Думала я долго. И в конце концов пришла к такому выводу: надо идти, но не просто в село, а прямиком в храм.
Как по-здешнему креститься — то есть осенять себя святым кругом, — я знаю на уровне подкорки, от прежней Бераники осталось. Основные молитвы тоже помню, кроме того, в учебниках, что закупил Вежеслав, были Закон Божий и молитвослов — повторила на всякий случай. И детей заставила учить, хотя они, привыкшие за зиму к моей необычной педагогике, зубрили без особого восторга.
Но что такое идеология в умелых руках, я слишком хорошо помню по прежней жизни. И если я явлюсь после зимовья не страшной лесной ведьмой, а обычной бабой, которая отстоит службу в храме и при всех примет благословение от батюшки, — это будет совсем другой разговор.
Тогда и связи старые можно попробовать возобновить, и припасы выменять опять же, а то поделок интересных и новых у нас за зиму скопилось изрядно, только ими сыт не будешь.
— Проводишь до опушки — и дальше ни шагу! — строго выговаривала я ужасно недовольному Вежеславу.
Мне уже пришлось выдержать не одну тяжелую битву и с ним, и с детьми — ни за что не хотели меня отпускать, отговаривали, боялись. Да я сама трусила, признаться, а что делать? Нельзя всю жизнь просидеть в лесу, как сычи. Так что договариваемся заранее и потом двигаем.
— Чтобы сельчане тебя даже не видели! Мы знать ничего не знаем ни про какого медведя, ни про то, что он там задрал-не задрал кого. Если нам повезет — никто из гадов уже не расскажет, а пацаненок тот, который Шона выманил, сбежал домой гораздо раньше, чем все началось. Он ничего не видел толком.
— Ур-р-р-р! — Вежеславу моя инициатива не нравилась, но он понимал, что выхода другого нет. А я втайне от самой себя все надеялась… надеялась написать письмо его родственникам.
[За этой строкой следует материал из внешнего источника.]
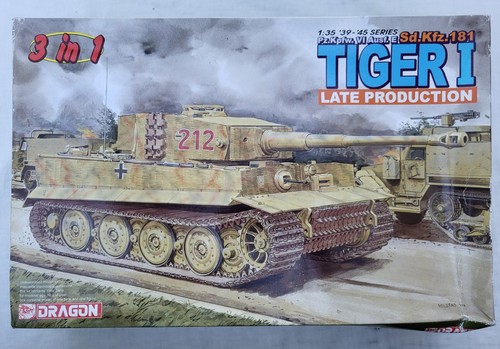 Dragon 6253 tiger 1 late - 6253,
Вдруг — ну вдруг! — эти сказки про пращуров — не просто сказки? Род у него очень древний, и мы с ним не раз беседовали на эту тему — может, сохранились какие летописи? Предания? Может, получится вернуть ему человеческий облик?
Я понимаю, что, если все так сложится, его родня, скорее всего, постарается увезти единственного наследника подальше от меня и от опасности. Это если мне вообще поверят и ответят. Но… отнимать у любимого шанс даже ценой своего желания быть с ним рядом я не могу.
Когда наступил этот день — тот самый, на который я наметила свой первый поход в село, — мы очень волновались. Хотя я старательно этого не показывала, как обычно — встала затемно, приготовила завтрак детям, думала их не будить, но нет, проснулись и выползли проводить. Я перецеловала всех и отправила обратно по кроватям — можно подумать, на войну провожают, вот-вот слезы потекут. Никуда не годится!